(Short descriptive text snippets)

━━━━━━━━━━━━━━━━━━━━

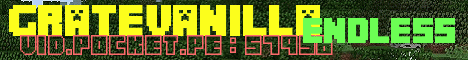 Banner for GrateVanilla Minecraft server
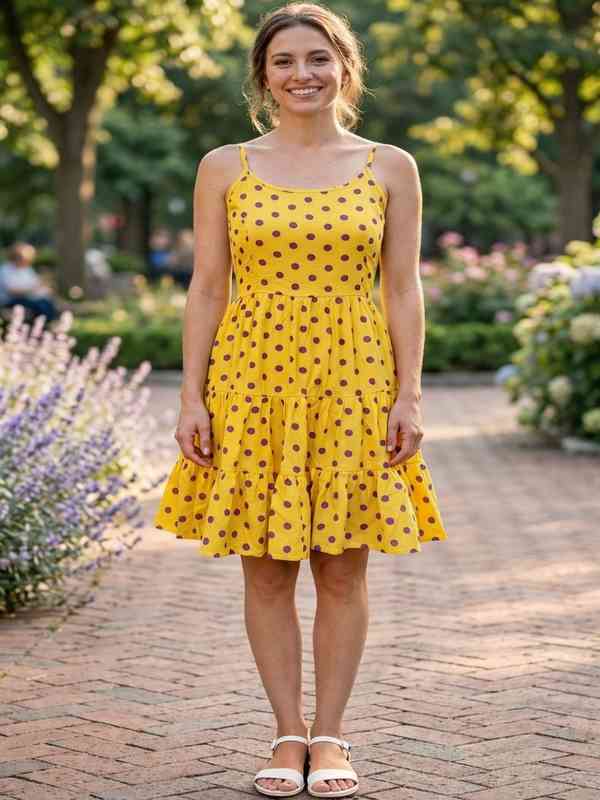 belted dress women Striped Cotton Belted Mini Dress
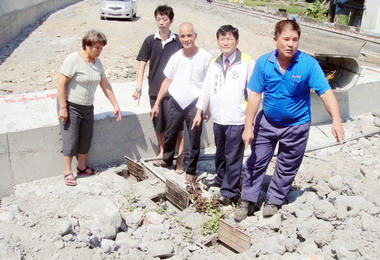 水錶擋路中央議員批：政府擾民(圖)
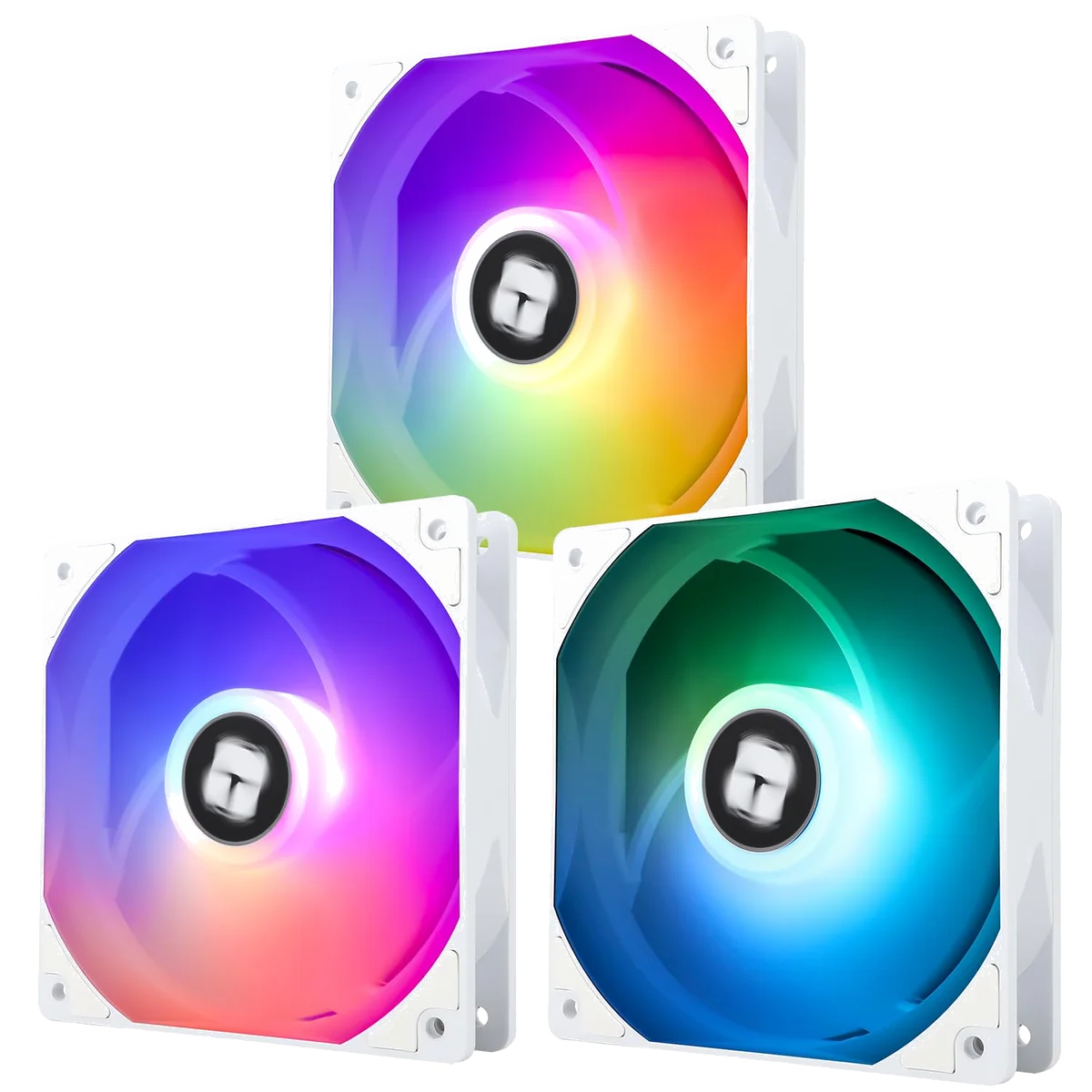 Lot de 3 Ventilateurs Boîtier Thermaltake TOUGHFAN 12 RGB 120mm PWM ARGB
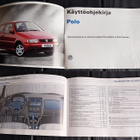 VW POLO käyttöohjekirja 1997 - pikkukuva 2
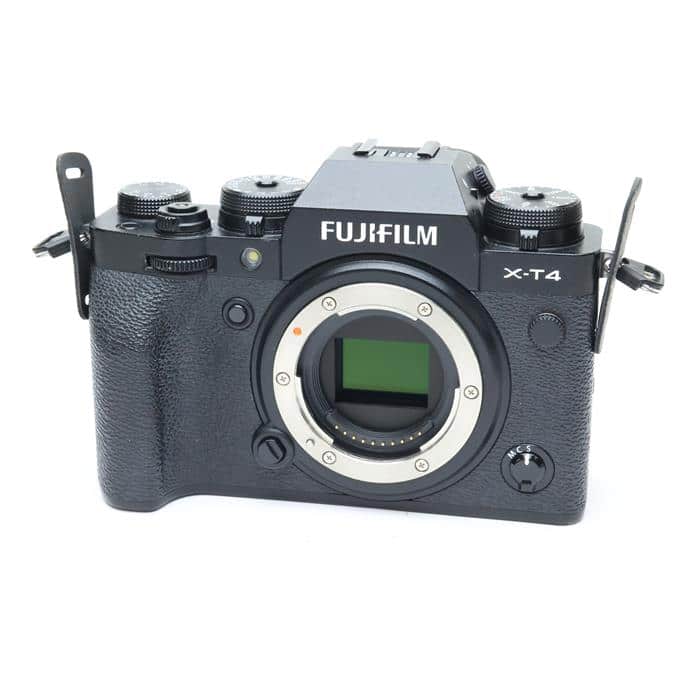 中古)FUJIFILM (フジフイルム) X-T4 ボディ ブラック（商品ID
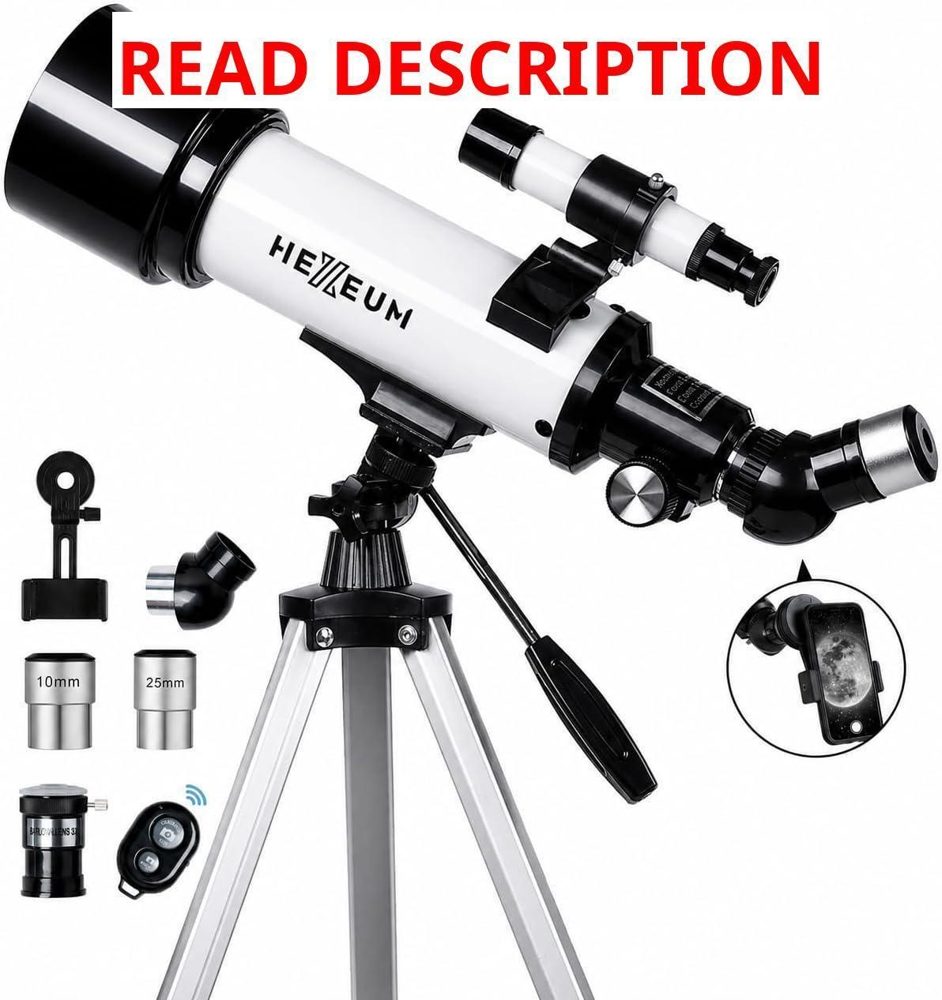 Koolpte 70mm 500mm Telescope for Beginners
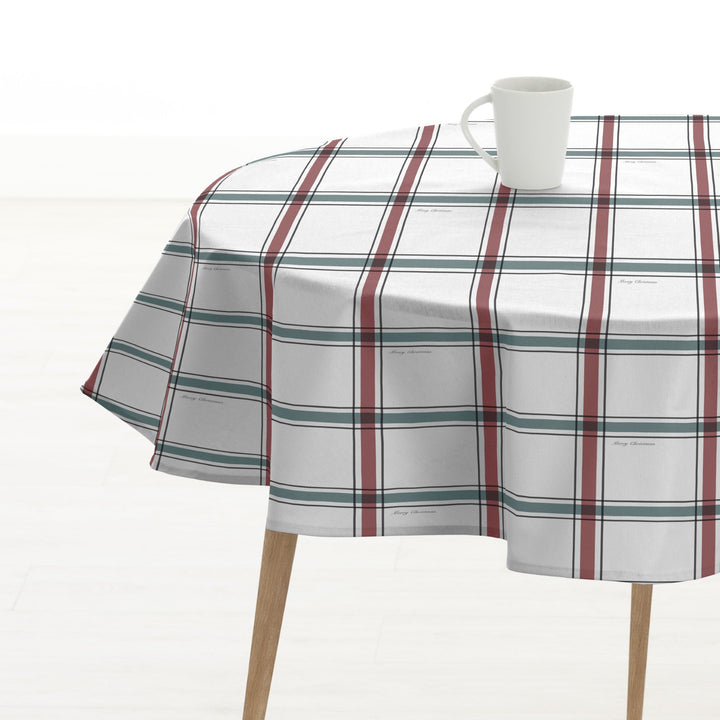 Nappe ronde antitache Elegant Christmas 4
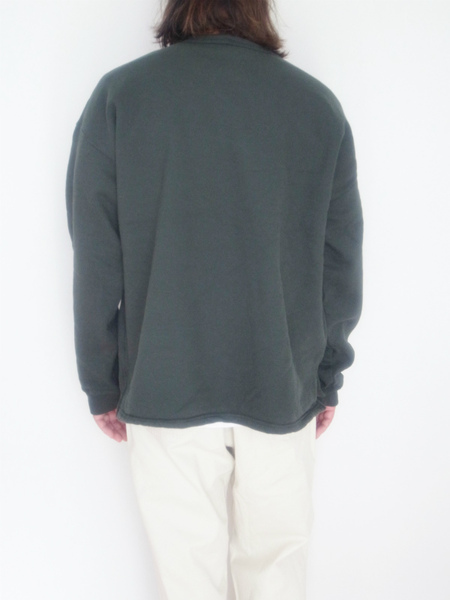 WALLA WALLA SPORT L/S BOX SWEAT SHIRTS HUNTERGRN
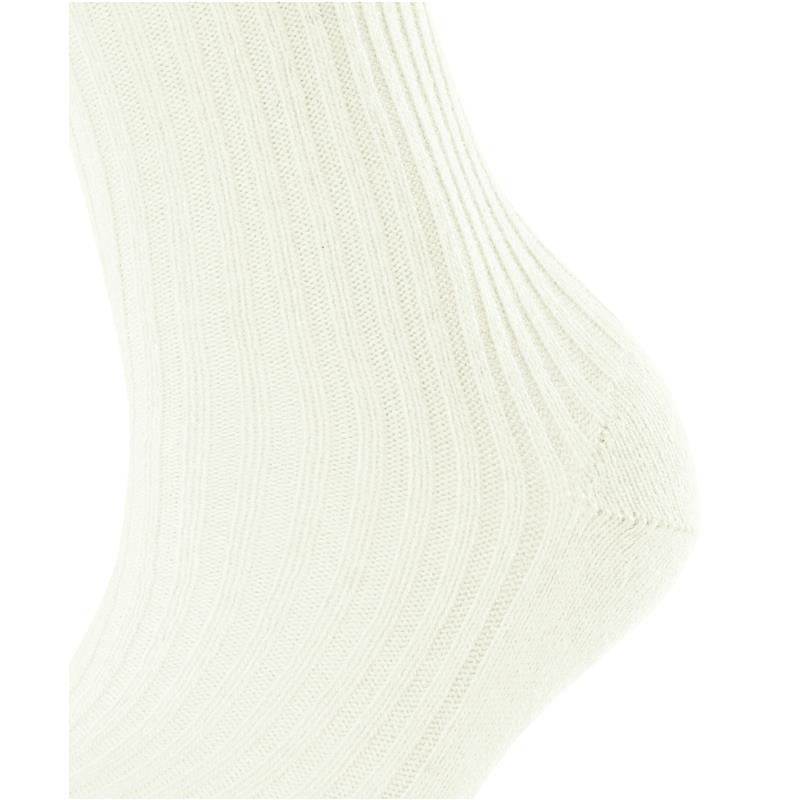 Nogavice FALKE Cosy Wool Boot Women Boot Socks off-white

━━━━━━━━━━━━━━━━━━━━

TO DO -
Copy out the text of every row above, keeping each line word for word. Leave the pictures out of your answer.

RESULT OF THE EXERCISE -
 Banner for GrateVanilla Minecraft server
 belted dress women Striped Cotton Belted Mini Dress
 水錶擋路中央議員批：政府擾民(圖)
 Lot de 3 Ventilateurs Boîtier Thermaltake TOUGHFAN 12 RGB 120mm PWM ARGB
 VW POLO käyttöohjekirja 1997 - pikkukuva 2
 中古)FUJIFILM (フジフイルム) X-T4 ボディ ブラック（商品ID
 Koolpte 70mm 500mm Telescope for Beginners
 Nappe ronde antitache Elegant Christmas 4
 WALLA WALLA SPORT L/S BOX SWEAT SHIRTS HUNTERGRN
 Nogavice FALKE Cosy Wool Boot Women Boot Socks off-white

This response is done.